Please call the interventional radiology department at the Royal Free Hospital on 020 7433 8772 for further advice.

If you have any allergies or have previously had a reaction to the x-ray dye (contrast)

You must tell the radiology staff before you have the test.

Morning admissions

Please do not eat or drink anything from midnight – you can drink water for up to two hours before the procedure.

Afternoon admissions

You may eat a light breakfast but please do not eat or drink anything after 6am. You can drink water for up to two hours before the procedure.

Take your medicines as normal, with a sip of water, unless your doctor or nurse tells you not to.

On the day of the procedure

The procedure will take place in the interventional radiology department at the Royal Free Hospital.

You will be asked to give written consent before the procedure. We want to involve you in decisions about your care and treatment – please do not hesitate to ask the doctor if you have any questions at all. It is your decision to have the procedure.

You will be shown to a private cubicle and asked to change into a hospital gown. A small plastic tube (cannula) will be placed into a vein in your arm. PVE is always carried out under general anaesthetic – this will be injected through the cannula, and you will remain asleep throughout the procedure.
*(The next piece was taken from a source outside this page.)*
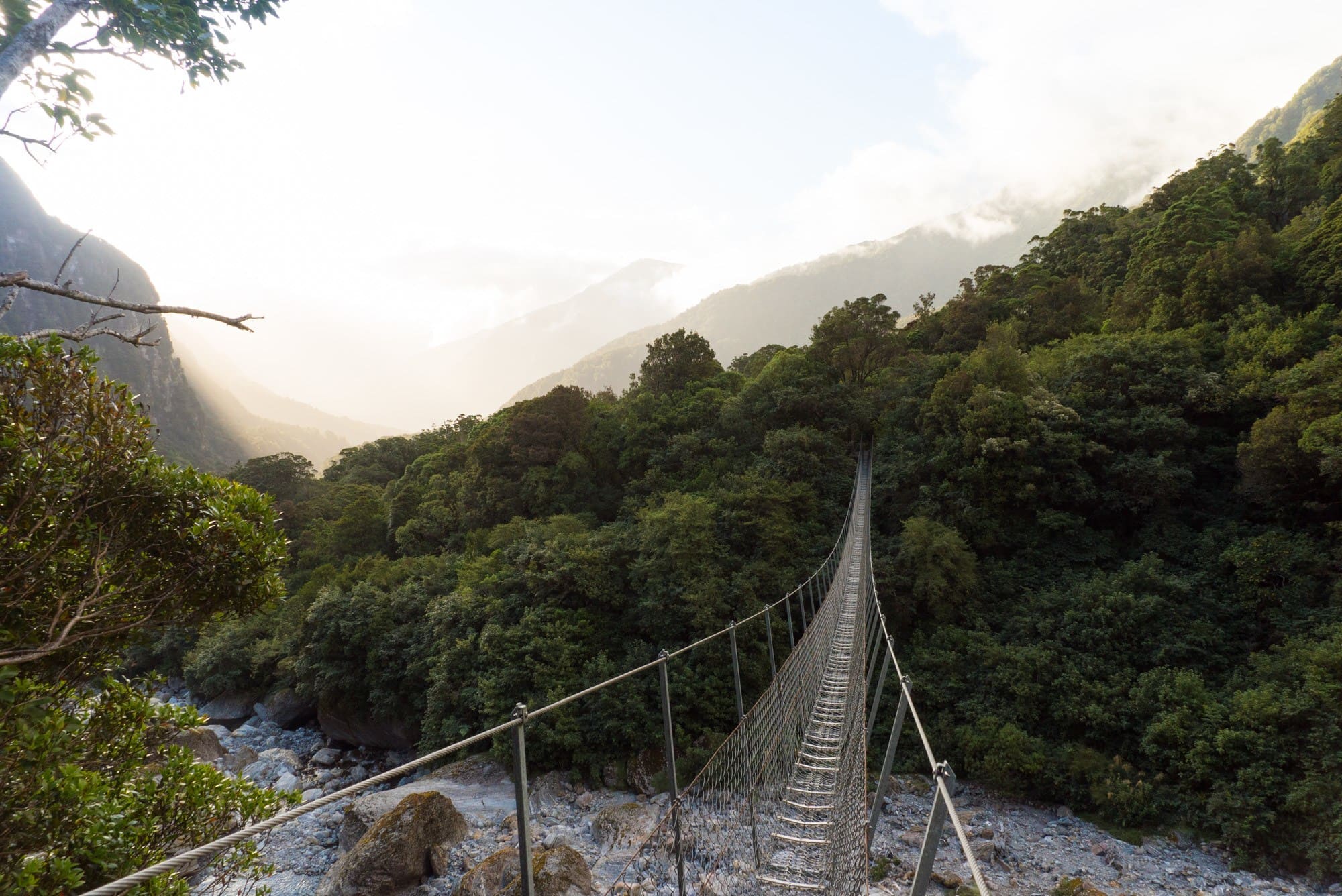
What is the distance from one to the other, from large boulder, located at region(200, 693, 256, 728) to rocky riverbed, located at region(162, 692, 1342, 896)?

You will also receive an injection of local anaesthetic in the skin on the abdomen. Once numb, a different, small plastic tube is inserted into the portal vein through a tiny incision in the skin. X-ray dye will be injected to obtain pictures of the portal vein and plan the procedure.
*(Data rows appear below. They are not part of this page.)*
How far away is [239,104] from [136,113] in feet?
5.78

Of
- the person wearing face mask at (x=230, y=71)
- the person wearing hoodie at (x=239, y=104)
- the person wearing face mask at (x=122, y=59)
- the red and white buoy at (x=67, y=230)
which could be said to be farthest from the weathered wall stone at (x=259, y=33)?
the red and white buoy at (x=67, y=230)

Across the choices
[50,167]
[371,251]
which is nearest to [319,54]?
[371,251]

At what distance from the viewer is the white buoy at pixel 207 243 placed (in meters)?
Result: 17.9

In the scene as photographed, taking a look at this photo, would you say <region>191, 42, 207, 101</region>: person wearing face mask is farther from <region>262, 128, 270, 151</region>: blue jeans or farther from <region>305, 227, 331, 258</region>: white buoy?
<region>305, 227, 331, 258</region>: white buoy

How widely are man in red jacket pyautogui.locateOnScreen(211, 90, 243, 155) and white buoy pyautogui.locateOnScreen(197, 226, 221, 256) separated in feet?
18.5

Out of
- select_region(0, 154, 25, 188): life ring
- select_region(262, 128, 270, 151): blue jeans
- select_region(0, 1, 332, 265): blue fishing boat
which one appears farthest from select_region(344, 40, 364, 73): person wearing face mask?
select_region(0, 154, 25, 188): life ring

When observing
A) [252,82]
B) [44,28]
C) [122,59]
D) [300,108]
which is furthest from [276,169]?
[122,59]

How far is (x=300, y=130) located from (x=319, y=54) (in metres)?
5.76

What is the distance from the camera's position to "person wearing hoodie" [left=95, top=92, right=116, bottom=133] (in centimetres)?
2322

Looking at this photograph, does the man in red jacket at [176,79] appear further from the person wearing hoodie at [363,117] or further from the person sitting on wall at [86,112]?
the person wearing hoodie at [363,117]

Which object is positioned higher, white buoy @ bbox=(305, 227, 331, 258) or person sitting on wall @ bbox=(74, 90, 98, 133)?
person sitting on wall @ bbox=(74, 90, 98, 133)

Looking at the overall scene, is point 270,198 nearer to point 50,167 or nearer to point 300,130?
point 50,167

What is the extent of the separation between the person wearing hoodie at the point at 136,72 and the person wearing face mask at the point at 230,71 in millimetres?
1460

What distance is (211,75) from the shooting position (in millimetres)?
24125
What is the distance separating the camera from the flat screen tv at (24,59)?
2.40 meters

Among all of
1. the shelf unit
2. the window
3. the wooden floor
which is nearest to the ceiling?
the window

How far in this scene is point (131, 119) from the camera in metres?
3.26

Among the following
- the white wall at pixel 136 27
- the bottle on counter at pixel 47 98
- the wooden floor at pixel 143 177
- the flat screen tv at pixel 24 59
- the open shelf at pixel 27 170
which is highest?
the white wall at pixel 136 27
Medical glue is then injected into the branches of the vein that supply the tumour and surrounding liver area that the surgeon plans to remove. At the end of the procedure this tube is removed.

You should expect the procedure to take about two hours, but timing varies as every patient is different.

After your portal vein embolisation

You will be taken back to a ward where you will stay in bed as instructed by the nursing staff. They will monitor you at regular intervals.

Once you have been observed for a satisfactory length of time you will be discharged home. This is usually the next day. Someone will need to take you home by car or taxi, especially if you have received sedatives, as the effect of these can last for 24 hours. Public transport is not recommended as it is not safe should you feel unwell.

What you should do when you get home

When you get home, you should:

  • Rest for a minimum of 24 hours and if possible do not go to work on the day after the procedure.
  • It is recommended that someone stays with you overnight.
  • You can eat and drink as normal.
  • Take your usual pain relief, as prescribed, if necessary.
  • Continue with your normal medication as prescribed. If you take anticoagulants, restarting these will be discussed with you before you are discharged.

When will you receive your results?

You will be given an appointment for a follow up scan in about four weeks. Following this scan you will have an appointment with the surgeons to discuss whether surgery is possible.

What to do if you have a problem at home

There may be some bruising at the puncture site (the site at which the catheter is inserted) – this is usually not serious. You will feel tired and might have a low fever for three to five days. If you have any concerns, contact the radiology department on 020 7433 8772.

If you have a fever or increasing pain, go to your nearest emergency department.

Parking

Please be aware that a very limited number of parking spaces are available at the hospital.